start Recorded data
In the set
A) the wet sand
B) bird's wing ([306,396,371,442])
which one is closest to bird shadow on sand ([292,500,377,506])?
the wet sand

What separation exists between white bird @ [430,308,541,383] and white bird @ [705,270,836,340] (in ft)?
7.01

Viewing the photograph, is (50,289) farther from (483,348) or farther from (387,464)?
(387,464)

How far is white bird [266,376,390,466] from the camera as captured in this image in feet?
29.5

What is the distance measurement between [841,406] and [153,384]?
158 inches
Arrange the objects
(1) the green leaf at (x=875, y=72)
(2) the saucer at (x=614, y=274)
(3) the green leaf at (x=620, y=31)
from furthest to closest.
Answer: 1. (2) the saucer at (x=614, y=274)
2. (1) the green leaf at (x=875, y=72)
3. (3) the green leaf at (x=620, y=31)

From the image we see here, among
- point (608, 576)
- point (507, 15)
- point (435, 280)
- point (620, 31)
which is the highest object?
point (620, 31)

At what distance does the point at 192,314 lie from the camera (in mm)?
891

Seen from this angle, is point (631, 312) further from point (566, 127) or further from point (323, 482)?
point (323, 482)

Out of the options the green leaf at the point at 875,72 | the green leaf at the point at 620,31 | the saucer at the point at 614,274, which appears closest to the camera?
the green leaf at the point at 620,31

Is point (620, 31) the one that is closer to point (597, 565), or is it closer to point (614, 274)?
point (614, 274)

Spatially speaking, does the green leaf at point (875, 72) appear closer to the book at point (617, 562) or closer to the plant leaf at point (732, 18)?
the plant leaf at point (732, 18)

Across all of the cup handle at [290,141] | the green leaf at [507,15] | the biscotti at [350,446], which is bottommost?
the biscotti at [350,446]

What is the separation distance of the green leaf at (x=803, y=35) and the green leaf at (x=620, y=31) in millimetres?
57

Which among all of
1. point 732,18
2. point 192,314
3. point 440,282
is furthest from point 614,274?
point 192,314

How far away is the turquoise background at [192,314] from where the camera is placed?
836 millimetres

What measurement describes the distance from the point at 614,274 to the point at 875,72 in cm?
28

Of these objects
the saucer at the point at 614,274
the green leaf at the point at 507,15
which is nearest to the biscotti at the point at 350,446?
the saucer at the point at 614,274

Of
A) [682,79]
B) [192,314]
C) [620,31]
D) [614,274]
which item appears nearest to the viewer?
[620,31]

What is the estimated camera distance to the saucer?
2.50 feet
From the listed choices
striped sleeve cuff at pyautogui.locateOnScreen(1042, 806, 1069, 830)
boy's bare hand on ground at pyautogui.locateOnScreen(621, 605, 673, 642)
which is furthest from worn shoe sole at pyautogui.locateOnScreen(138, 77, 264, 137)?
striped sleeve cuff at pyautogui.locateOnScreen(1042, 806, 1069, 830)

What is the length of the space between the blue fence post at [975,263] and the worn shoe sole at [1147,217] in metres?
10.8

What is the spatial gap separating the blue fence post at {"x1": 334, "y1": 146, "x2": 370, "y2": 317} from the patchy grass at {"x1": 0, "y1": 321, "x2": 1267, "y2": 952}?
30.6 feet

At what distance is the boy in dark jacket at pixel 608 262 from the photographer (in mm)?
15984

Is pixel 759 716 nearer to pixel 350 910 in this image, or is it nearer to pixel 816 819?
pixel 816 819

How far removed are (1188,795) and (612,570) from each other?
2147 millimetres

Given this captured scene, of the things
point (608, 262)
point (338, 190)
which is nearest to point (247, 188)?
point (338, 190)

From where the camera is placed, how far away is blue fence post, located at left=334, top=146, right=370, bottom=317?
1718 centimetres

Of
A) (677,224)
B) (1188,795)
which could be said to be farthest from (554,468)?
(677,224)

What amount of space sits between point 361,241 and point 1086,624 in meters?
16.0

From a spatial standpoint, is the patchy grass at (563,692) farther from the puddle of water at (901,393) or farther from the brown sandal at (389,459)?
end Recorded data
What the exercise asks:
Reproduce all of the material above, substituting "seabird" for every occurrence of "white bird" and leaving everything else unchanged.

Response for this exercise:
In the set
A) the wet sand
B) bird's wing ([306,396,371,442])
which one is closest to bird shadow on sand ([292,500,377,506])?
the wet sand

What separation exists between seabird @ [430,308,541,383] and seabird @ [705,270,836,340] (in ft)?
7.01

Viewing the photograph, is (50,289) farther from (483,348) or farther from (387,464)?
(387,464)

How far is seabird [266,376,390,466] from the camera as captured in this image in feet?
29.5

What is the distance measurement between [841,406] and [153,384]?
158 inches
Arrange the objects
(1) the green leaf at (x=875, y=72)
(2) the saucer at (x=614, y=274)
(3) the green leaf at (x=620, y=31)
from furthest to closest.
Answer: 1. (2) the saucer at (x=614, y=274)
2. (1) the green leaf at (x=875, y=72)
3. (3) the green leaf at (x=620, y=31)

From the image we see here, among
- point (608, 576)
- point (507, 15)
- point (435, 280)
- point (620, 31)
which is the highest object?
point (620, 31)

At what distance does the point at 192,314 lie from the camera (in mm)?
891

Seen from this angle, is point (631, 312) further from point (566, 127) or further from point (323, 482)?
point (323, 482)

Out of the options the green leaf at the point at 875,72 | the green leaf at the point at 620,31 | the saucer at the point at 614,274, which appears closest to the camera?
the green leaf at the point at 620,31

Is point (620, 31) the one that is closer to point (597, 565), or is it closer to point (614, 274)?
point (614, 274)

Spatially speaking, does the green leaf at point (875, 72) appear closer to the book at point (617, 562) or closer to the plant leaf at point (732, 18)?
the plant leaf at point (732, 18)

Across all of the cup handle at [290,141] | the green leaf at [507,15] | the biscotti at [350,446], which is bottommost?
the biscotti at [350,446]

What is the separation distance of the green leaf at (x=803, y=35) and the green leaf at (x=620, y=31) in millimetres?
57

Which among all of
1. point 732,18
2. point 192,314
3. point 440,282
is furthest from point 614,274?
point 192,314

How far away is the turquoise background at [192,314] from where the camera is placed?
836 millimetres

What measurement describes the distance from the point at 614,274 to the point at 875,72 in cm?
28

Of these objects
the saucer at the point at 614,274
the green leaf at the point at 507,15
which is nearest to the biscotti at the point at 350,446?
the saucer at the point at 614,274

Of
A) [682,79]
B) [192,314]
C) [620,31]
D) [614,274]
which item appears nearest to the viewer?
[620,31]

What is the estimated camera distance to the saucer?
2.50 feet
From the listed choices
striped sleeve cuff at pyautogui.locateOnScreen(1042, 806, 1069, 830)
boy's bare hand on ground at pyautogui.locateOnScreen(621, 605, 673, 642)
which is furthest from worn shoe sole at pyautogui.locateOnScreen(138, 77, 264, 137)?
striped sleeve cuff at pyautogui.locateOnScreen(1042, 806, 1069, 830)

What is the length of the space between the blue fence post at [975,263] and the worn shoe sole at [1147,217] in metres?
10.8

What is the spatial gap separating the blue fence post at {"x1": 334, "y1": 146, "x2": 370, "y2": 317} from the patchy grass at {"x1": 0, "y1": 321, "x2": 1267, "y2": 952}?
30.6 feet

At what distance is the boy in dark jacket at pixel 608 262 from the photographer (in mm)?
15984

Is pixel 759 716 nearer to pixel 350 910 in this image, or is it nearer to pixel 816 819?
pixel 816 819

How far removed are (1188,795) and (612,570) from each other?
2147 millimetres

Given this captured scene, of the things
point (608, 262)
point (338, 190)
which is nearest to point (247, 188)?
point (338, 190)

From where the camera is placed, how far away is blue fence post, located at left=334, top=146, right=370, bottom=317?
1718 centimetres

Of
A) (677,224)
B) (1188,795)
which could be said to be farthest from (554,468)?
(677,224)

What amount of space sits between point 361,241 and point 1086,624 in meters?
16.0

From a spatial standpoint, is the patchy grass at (563,692) farther from the puddle of water at (901,393) or farther from the brown sandal at (389,459)?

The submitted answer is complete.